Earlier this summer, McCrory announced his intention to use $30 million of Race to the Top money for an Education Innovation Fund that would reward 1,000 top teachers with $10,000 stipends. The proposal was met with criticism by State Board of Education members at a meeting shortly after his announcement.
North Carolina ranks 46th in teacher pay and its 95,000+ teachers have not received meaningful raises during the past seven years.
Education cabinet members heard once again about the Education Innovation Fund from Eric Guckian, McCrory’s education advisor, during a discussion about branding North Carolina’s education system. The fund was mentioned very briefly and in the context of a “Teacher Empowerment Network,” which includes the following goals:
- Job-embedded professional development on NC College and Career Ready Standards led by Teacher Leaders
- Provides far more NC students with direct access to an excellent teacher
- On-ramp to sustainable pay increases
NC Policy Watch reached out to Guckian’s office to get some clarifying details. Are they still planning to pursue the $10,000 stipends for the top 1,000 teachers in the state? Will this money come from Race to the Top funds?
Erin Gray, Guckian’s assistant, explained to NC Policy Watch that this is an evolving process.
“The goal of the Governor’s Teacher Empowerment Network is the same as the Innovation Fund was, to get the money in teachers’ pockets,” said Gray. “However, the process of how the teachers receive this money is different. We want to be able to reward as many teachers as possible with this network and produce innovated, master, leader teachers to not only benefit from the extra pay, but will be active to reform schools and lead other teachers.”
Who will receive this money and how many teachers will receive it still remains unclear. Gray also said that not all of the funds will come from Race to the Top. “The total $30 million is not coming from RttT. A portion of the total will, but not all. We are still working on details.”
McCrory has also proposed that all teachers currently pursuing advanced degrees receive salary supplements that lawmakers removed from the budget this year. The Governor told State Board of Education members that his staff found the money to extend the salary supplements, but couldn’t say where exactly they found the funds in the state budget.
McCrory has since reined in that proposal when the State Board of Education advised that they did not have the power to extend the salary supplements to all teachers pursuing advanced degrees – only to those who will graduate in Spring 2014.

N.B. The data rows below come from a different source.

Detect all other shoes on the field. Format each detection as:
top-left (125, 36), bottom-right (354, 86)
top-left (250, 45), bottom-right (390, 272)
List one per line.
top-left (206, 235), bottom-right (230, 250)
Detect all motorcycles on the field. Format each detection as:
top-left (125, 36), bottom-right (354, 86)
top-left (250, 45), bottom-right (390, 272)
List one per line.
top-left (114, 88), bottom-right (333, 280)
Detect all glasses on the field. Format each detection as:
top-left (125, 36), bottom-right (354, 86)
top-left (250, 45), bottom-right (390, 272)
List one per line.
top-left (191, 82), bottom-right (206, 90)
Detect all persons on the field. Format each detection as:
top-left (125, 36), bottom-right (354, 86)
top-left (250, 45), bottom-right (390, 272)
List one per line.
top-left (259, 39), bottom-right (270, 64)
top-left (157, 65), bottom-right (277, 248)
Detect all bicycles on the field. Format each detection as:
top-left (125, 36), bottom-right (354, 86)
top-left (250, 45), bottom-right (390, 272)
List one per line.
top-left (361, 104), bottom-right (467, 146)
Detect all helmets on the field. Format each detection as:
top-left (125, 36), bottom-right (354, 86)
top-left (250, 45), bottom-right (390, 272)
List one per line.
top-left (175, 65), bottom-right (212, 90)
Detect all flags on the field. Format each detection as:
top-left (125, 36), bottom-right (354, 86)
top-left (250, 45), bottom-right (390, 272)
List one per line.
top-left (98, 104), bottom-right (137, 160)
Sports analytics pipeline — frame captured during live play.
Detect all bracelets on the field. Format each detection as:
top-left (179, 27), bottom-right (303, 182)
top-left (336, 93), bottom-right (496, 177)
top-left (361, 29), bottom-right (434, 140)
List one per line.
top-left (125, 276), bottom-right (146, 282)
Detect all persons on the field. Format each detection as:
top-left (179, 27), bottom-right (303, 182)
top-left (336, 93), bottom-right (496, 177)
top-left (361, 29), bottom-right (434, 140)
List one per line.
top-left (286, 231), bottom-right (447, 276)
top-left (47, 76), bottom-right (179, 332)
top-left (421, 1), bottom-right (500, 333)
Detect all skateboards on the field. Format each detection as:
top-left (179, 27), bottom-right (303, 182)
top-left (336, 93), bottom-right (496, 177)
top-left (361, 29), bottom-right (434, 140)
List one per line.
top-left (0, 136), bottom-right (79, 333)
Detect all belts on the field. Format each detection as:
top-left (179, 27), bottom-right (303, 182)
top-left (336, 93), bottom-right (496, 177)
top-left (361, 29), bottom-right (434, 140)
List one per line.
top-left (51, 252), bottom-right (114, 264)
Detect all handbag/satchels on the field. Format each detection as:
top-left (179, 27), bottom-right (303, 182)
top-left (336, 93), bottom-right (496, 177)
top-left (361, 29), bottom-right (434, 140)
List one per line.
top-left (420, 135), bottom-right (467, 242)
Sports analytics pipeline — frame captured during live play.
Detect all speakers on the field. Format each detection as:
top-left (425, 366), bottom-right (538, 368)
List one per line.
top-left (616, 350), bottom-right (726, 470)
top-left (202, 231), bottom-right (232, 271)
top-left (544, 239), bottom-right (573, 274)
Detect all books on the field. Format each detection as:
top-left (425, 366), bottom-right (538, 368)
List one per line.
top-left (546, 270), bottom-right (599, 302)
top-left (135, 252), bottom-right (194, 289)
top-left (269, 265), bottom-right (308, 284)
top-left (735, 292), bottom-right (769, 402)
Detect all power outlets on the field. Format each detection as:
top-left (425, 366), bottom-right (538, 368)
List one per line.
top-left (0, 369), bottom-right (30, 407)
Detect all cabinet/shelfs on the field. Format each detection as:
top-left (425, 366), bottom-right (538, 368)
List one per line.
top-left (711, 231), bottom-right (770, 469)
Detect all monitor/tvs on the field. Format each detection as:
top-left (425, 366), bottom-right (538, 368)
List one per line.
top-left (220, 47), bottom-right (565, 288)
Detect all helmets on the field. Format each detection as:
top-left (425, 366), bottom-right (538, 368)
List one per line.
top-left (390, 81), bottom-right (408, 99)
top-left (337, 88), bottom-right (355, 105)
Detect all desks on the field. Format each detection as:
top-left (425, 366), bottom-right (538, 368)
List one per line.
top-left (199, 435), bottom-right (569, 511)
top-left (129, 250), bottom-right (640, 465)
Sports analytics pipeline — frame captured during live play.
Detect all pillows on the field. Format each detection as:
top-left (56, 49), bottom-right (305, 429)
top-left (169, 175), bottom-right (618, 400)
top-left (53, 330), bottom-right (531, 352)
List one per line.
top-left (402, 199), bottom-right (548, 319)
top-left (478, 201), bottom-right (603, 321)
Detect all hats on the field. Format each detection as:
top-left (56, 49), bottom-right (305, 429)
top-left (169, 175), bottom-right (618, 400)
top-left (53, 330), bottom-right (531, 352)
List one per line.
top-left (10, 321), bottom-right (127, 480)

State Board of Education Chair Bill Cobey said that paying the salary supplements to all teachers who were in the process of getting advanced degrees when the budget passed in July could be a goal of the 2014 legislative session.
During the education cabinet meeting, members also offered new strategic directions and ideas for implementation in areas ranging from consolidating budgets across educational sectors to addressing talent and workforce development.
The education cabinet, which comprises the leaders of each education sector in the state, also includes the Secretary of Health and Human Services, Dr. Aldona Wos, who was absent from Wednesday’s meeting and sent a staffer in her place. The Department of Health and Human Services has administered the NC Pre-K program since 2011, when the general assembly moved it there from DPI.
The next meeting of the education cabinet will take place on October 30.